The reality is that no matter how much testing is conducted in the lab environment, some problems inevitably arise only in production scenarios. The introduction of "live" data coupled with production application usage often results in extending the system in ways that are not possible to duplicate in the test lab. When such problems are discovered at run-time—or sometimes even when production deployment is under way, it becomes difficult to fix them without being able to trace the flow and execution of the EAI solution.
Also, keep in mind those levels of trace ability need to be defined because tracing can hurt overall system performance. It helps to set a low tracing option initially as we debug the system.
Reviewing and Addressing Secondary Scenarios
Secondary scenarios arise when the flow of data is not completed within the expected course of execution. For instance, the scenario depicted in the next section provides a context to discuss a secondary scenario. The integration flow can be understood in four steps:
A customer searches for a product online, entering product data into the corporate Web site. The data is used to look up more information from a product catalogue database. The rules combining product catalogue data and customer info are applied. An entry is made into the Siebel CRM application about informing the sales staff of a customer's status.
However, what if the database is busy processing other operations and the request for customer data times out?

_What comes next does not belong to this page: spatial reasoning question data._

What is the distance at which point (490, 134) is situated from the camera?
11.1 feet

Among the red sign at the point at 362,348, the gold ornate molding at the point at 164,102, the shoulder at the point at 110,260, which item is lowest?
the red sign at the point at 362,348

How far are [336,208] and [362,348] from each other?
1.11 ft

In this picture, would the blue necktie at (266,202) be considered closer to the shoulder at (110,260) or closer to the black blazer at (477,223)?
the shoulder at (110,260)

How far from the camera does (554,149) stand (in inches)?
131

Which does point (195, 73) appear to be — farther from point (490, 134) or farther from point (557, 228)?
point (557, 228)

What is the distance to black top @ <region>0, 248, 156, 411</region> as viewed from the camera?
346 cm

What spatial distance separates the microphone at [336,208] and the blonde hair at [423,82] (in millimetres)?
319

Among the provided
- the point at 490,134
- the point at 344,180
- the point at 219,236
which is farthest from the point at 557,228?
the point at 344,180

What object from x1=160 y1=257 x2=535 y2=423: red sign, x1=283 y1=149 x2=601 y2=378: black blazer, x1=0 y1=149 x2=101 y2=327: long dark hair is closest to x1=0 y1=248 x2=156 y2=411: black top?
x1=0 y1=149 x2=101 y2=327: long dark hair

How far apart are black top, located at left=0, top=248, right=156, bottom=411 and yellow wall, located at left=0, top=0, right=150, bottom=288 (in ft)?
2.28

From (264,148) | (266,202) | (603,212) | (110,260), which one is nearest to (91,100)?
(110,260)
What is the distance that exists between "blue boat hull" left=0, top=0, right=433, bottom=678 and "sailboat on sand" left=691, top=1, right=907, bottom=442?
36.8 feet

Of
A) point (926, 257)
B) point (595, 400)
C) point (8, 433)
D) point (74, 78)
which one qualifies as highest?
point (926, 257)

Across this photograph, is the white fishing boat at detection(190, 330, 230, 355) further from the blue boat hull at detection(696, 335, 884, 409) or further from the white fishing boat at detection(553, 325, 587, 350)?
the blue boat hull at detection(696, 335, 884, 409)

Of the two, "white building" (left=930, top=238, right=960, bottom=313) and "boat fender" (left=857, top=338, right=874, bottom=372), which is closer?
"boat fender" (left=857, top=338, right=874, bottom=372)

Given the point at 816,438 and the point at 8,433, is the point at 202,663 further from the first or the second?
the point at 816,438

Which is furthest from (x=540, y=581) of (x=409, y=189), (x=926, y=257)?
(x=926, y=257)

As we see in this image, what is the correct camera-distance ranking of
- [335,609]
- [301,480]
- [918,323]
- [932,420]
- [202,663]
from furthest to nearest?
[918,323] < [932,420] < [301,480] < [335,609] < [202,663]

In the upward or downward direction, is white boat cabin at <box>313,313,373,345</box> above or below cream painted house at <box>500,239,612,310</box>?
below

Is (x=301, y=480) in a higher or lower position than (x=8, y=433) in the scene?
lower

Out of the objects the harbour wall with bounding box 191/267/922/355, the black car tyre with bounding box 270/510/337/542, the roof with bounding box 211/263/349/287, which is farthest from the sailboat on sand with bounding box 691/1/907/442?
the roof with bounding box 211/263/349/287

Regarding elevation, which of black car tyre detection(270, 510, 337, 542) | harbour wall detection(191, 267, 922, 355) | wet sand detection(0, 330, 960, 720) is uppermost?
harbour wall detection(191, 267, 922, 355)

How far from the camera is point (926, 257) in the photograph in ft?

How does the system handle a failed retrieval or a returned error? This is an obvious but common secondary scenario.
Another scenario may occur if, in the course of executing the rules in Step 3, the server goes down. How does the system deal with an integration flow halted in mid process as a result of failure at one point?
The number of secondary scenarios for a given system is seemingly infinite. Practically speaking, it is not possible to address every one of them. However, a regular practice of conducting reviews of possible secondary scenarios—documenting and subsequently addressing them—must be an essential practice.
An EAI solution that addresses secondary scenarios will adhere to certain principles of behaviour:
The system should never lose data in the event of a system failure.
In the event of a system failure, the system should always preserve the integrity of the message.
Predefined exception handling
The failed operations must have a predefined course of execution.
The operations that fail because of unavailable resources or errors should always "exit gracefully" and return to a known state. Failure should never leave the data flow in an undetermined state whereby data is not reliable and the corrective course of action is unknown.
The reality is that many EAI projects are delivered late and over budget. Certainly, a significant factor is vendors promising more than the product can actually deliver. However, it is possible to reduce the exposure to failure and increase the likelihood for success by following a few sound project management practices. EAI best practices are distinct in being specifically oriented to integration projects, and they offer practical advice for the EAI practitioner. The best practices discussed in this paper can serve as a starter list of steps to take.